I have to admit though that I do feel the same way. I’m not really big on spending a lot of time with my money. I guess that’s where the whole YNAB idea came from in the first place. The trick with money is to make your life easier, not more difficult!

Keeping it simple will also most likely save you money:

“I run my money very simply,” she said. “From experience, I’ve found complicated investments only benefit brokers, insurance agents and bankers.”

This is a great point. Many (good) financial advisors will offer the same advice. If you don’t understand the investment then it’s not a good investment for you.

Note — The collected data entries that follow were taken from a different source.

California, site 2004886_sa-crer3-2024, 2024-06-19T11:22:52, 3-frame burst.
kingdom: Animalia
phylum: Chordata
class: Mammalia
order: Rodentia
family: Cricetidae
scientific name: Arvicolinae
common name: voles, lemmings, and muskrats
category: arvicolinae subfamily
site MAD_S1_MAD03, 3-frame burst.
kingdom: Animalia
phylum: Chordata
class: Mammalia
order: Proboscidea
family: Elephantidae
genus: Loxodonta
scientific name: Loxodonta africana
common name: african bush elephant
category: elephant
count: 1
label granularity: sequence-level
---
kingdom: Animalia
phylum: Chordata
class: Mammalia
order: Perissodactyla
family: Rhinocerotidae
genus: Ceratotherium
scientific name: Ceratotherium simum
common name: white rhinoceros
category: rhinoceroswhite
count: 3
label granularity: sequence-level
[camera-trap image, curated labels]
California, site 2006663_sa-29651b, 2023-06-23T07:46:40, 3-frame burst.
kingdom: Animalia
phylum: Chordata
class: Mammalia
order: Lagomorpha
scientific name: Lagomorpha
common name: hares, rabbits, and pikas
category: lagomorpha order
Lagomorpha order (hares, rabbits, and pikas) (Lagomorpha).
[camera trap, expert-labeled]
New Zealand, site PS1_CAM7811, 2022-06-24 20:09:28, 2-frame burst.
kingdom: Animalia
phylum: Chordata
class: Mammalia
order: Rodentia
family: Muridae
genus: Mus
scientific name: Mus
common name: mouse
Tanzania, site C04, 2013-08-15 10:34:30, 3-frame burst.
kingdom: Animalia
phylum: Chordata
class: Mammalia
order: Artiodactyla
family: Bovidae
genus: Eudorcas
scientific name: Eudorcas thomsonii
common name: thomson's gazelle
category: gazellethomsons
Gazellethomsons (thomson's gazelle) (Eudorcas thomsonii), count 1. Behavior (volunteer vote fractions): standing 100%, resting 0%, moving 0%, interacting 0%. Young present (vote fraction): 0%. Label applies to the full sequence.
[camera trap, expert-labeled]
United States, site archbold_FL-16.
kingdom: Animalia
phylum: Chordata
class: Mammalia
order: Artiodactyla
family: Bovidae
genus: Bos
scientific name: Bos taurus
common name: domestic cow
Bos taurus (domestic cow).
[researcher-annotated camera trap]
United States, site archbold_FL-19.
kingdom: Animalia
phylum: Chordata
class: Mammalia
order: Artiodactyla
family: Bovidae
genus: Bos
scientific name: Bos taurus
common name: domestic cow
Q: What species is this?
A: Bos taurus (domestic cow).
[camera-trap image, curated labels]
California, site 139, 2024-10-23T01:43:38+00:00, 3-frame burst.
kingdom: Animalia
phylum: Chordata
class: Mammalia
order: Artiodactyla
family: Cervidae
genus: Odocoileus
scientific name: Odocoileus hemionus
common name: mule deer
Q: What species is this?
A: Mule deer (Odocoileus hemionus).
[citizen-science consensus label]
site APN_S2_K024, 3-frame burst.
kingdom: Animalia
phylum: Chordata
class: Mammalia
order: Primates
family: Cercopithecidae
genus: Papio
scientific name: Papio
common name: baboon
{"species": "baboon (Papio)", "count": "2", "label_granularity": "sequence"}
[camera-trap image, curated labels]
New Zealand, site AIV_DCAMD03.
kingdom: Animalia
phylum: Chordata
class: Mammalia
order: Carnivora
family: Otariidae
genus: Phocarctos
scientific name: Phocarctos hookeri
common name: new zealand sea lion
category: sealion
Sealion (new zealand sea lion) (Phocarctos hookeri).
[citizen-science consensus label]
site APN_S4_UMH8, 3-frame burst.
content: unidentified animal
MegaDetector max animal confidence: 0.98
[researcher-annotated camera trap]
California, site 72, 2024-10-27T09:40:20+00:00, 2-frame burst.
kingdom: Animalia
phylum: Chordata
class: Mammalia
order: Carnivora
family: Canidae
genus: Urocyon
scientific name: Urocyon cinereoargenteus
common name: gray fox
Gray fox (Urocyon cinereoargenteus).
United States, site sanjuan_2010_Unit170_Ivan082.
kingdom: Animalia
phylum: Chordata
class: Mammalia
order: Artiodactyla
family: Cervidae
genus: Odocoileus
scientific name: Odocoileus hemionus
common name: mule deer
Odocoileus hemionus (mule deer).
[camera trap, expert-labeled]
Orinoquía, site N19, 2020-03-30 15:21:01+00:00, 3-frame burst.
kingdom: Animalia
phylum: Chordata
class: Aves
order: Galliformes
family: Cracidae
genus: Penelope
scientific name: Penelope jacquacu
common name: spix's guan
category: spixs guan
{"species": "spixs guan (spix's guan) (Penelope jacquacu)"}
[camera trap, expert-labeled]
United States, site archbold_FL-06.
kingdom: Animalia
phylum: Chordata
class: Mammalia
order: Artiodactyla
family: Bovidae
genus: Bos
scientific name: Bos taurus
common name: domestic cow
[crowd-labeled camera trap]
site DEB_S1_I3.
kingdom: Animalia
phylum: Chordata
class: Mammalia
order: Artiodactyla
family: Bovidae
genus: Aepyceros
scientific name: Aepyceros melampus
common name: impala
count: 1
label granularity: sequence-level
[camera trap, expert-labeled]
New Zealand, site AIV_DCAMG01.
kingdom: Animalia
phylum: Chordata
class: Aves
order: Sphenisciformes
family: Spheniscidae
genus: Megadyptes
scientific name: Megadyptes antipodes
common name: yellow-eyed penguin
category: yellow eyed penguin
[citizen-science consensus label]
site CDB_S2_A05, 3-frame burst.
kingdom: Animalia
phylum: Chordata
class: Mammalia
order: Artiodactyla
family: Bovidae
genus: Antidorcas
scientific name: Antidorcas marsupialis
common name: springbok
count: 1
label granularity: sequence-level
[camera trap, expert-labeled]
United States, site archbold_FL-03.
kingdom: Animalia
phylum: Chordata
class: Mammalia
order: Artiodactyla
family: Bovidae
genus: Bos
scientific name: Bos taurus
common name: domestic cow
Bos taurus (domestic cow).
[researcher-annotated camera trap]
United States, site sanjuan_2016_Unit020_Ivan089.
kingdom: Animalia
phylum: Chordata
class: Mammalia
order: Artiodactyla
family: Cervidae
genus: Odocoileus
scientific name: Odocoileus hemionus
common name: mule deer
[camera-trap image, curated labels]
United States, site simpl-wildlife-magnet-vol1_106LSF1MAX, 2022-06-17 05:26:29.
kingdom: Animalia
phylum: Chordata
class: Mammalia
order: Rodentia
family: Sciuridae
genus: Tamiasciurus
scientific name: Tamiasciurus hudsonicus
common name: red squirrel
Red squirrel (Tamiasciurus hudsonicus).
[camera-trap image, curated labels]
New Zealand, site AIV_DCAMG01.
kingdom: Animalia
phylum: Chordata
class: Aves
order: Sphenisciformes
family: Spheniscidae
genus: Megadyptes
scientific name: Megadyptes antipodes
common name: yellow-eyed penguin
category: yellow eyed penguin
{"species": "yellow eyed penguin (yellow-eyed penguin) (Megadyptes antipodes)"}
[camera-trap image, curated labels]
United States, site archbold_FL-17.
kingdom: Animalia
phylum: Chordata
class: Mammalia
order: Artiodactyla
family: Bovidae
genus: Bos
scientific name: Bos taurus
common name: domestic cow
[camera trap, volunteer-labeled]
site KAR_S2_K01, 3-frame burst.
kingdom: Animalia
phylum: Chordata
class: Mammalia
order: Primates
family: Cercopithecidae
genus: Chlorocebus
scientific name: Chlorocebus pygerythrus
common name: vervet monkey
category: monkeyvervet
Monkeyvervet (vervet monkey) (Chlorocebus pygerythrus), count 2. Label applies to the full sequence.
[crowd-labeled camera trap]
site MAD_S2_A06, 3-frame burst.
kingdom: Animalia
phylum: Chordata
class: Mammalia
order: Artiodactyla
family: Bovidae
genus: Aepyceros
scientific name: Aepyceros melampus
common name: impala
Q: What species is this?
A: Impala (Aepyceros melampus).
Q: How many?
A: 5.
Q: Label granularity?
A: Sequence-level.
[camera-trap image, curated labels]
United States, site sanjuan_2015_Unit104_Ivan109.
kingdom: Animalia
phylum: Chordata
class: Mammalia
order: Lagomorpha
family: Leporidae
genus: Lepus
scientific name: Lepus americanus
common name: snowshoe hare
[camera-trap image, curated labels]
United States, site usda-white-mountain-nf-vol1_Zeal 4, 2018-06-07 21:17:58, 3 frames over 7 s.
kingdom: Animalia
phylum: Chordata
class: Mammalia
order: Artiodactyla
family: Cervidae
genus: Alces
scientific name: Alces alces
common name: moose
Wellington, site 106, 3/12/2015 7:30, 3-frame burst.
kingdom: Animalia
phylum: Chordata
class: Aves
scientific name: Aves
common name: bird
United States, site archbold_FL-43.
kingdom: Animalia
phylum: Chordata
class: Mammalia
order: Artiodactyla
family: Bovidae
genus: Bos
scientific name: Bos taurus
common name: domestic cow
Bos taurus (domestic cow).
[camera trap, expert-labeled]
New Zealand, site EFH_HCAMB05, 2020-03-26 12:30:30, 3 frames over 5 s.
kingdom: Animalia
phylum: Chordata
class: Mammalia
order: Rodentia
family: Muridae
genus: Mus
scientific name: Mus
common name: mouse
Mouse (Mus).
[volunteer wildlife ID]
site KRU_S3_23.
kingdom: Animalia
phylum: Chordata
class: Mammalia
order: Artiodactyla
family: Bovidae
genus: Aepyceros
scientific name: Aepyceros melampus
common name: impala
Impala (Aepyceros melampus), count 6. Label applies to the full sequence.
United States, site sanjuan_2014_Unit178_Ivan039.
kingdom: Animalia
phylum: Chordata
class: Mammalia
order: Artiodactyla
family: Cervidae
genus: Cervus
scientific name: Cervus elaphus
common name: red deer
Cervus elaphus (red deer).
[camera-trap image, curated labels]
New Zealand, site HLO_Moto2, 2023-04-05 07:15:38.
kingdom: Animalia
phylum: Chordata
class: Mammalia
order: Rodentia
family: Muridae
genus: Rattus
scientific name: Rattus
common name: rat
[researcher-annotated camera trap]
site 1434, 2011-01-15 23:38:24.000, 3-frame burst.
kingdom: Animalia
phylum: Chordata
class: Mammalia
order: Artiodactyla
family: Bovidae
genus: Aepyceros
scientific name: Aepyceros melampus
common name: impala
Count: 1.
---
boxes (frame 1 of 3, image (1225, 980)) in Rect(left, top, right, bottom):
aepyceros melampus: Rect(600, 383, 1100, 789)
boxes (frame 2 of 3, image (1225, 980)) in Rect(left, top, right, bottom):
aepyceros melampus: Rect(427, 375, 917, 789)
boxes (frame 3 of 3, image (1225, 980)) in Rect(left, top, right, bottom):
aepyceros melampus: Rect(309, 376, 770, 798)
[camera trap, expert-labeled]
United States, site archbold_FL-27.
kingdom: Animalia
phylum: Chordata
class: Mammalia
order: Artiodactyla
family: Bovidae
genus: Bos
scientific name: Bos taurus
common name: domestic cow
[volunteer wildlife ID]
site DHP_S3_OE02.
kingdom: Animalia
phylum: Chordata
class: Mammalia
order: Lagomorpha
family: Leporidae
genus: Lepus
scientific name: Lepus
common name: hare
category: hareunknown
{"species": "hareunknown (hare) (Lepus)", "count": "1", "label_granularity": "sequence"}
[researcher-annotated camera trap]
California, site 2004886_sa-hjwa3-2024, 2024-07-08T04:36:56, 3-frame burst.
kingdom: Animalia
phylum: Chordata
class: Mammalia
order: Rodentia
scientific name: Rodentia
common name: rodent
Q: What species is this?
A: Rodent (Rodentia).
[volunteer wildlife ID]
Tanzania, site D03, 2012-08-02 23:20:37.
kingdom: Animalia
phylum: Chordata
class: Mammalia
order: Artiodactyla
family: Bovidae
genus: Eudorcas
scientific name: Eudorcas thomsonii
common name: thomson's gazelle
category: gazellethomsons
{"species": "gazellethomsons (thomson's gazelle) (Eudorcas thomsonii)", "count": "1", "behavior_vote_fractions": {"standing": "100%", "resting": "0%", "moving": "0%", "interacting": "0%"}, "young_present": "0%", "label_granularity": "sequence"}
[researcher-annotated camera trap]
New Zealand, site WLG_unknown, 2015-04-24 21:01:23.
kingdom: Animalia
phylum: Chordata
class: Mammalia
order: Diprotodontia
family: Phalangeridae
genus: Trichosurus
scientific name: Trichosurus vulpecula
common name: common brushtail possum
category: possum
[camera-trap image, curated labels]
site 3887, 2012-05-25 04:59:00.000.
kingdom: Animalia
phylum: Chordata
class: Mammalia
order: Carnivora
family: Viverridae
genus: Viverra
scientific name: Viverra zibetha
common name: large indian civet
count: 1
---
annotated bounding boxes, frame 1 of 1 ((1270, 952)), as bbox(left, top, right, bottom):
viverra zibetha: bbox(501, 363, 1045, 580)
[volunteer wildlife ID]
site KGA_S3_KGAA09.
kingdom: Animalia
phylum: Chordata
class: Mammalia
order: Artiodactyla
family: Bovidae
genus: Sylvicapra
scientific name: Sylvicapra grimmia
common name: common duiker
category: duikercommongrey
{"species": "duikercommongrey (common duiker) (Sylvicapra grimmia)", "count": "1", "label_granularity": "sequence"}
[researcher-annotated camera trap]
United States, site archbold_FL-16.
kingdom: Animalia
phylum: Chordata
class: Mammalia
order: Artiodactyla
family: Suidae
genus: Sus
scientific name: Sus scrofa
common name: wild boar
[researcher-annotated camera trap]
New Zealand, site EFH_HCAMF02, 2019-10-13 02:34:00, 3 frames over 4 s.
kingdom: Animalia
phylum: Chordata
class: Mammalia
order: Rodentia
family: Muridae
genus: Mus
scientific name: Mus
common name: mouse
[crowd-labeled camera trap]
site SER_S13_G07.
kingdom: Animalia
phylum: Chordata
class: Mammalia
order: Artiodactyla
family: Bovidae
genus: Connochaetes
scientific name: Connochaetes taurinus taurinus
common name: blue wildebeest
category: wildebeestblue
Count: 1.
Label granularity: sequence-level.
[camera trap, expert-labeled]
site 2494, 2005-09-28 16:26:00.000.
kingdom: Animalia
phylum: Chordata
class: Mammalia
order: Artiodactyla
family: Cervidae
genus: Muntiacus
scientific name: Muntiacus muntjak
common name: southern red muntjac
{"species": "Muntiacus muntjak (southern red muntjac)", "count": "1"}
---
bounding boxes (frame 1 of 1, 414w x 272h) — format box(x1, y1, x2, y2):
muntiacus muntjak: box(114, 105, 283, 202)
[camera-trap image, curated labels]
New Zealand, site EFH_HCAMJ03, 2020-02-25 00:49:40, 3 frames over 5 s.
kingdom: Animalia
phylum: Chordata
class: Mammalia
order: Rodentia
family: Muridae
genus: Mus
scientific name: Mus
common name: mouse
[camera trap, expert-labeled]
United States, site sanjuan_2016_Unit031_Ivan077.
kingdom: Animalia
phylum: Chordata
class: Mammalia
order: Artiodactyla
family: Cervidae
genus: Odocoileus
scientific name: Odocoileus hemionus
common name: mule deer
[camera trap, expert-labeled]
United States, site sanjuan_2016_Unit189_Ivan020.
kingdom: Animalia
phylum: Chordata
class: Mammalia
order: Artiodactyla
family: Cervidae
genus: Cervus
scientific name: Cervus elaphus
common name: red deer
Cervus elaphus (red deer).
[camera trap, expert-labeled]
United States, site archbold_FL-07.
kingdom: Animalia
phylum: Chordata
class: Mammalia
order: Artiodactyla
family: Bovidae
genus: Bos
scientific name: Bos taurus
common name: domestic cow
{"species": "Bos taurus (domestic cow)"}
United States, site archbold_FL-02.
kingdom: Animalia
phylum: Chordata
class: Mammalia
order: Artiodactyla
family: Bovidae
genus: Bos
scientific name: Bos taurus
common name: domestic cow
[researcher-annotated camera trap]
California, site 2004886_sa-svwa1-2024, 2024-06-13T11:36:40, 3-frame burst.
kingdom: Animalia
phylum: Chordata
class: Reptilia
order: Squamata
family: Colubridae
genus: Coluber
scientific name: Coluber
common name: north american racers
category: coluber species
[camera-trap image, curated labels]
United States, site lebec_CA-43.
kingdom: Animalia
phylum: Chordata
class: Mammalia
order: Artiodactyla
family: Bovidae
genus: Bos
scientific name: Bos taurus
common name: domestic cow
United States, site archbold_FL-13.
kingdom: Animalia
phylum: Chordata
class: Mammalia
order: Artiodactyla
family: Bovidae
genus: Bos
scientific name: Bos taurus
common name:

If you can’t explain the investment to your teenager and have them understand it pretty quickly, it might not be a good investment. Keep things simple!

A now I need to take issue with Ms. Quinn’s mockery of the budgeting process 🙂

“I don’t do a budget,” she said. “You’re budgeting in order to get something, and if that’s savings, then the automatic savings plan [does the same thing].”

Hardly! You’re not just budgeting to “get something” you’re also budgeting to not lose things through the normal process of money leakage that happens to even the best of us.

A budget is a plan for your money, a value compass – and that plan needs to be revised on a regular (I suggest monthly) basis. Ms. Quinn admits to having a plan – she just says to have it set up automatically. I think she’s leaving the graduates lacking something important. When you’re actively budgeting, you make your money work harder. Having a laissez-faire approach to what you’re doing with your money leaves room for money leakage.

Automatic savings addresses a large portion of this because you know those dollars are doing their job, but how do you know if your grocery bill isn’t becoming pretty exorbitant, or if you couldn’t possibly get a better deal on your car insurance? It’s good to be aware of these things so you can make sure you’re maximizing your dollars.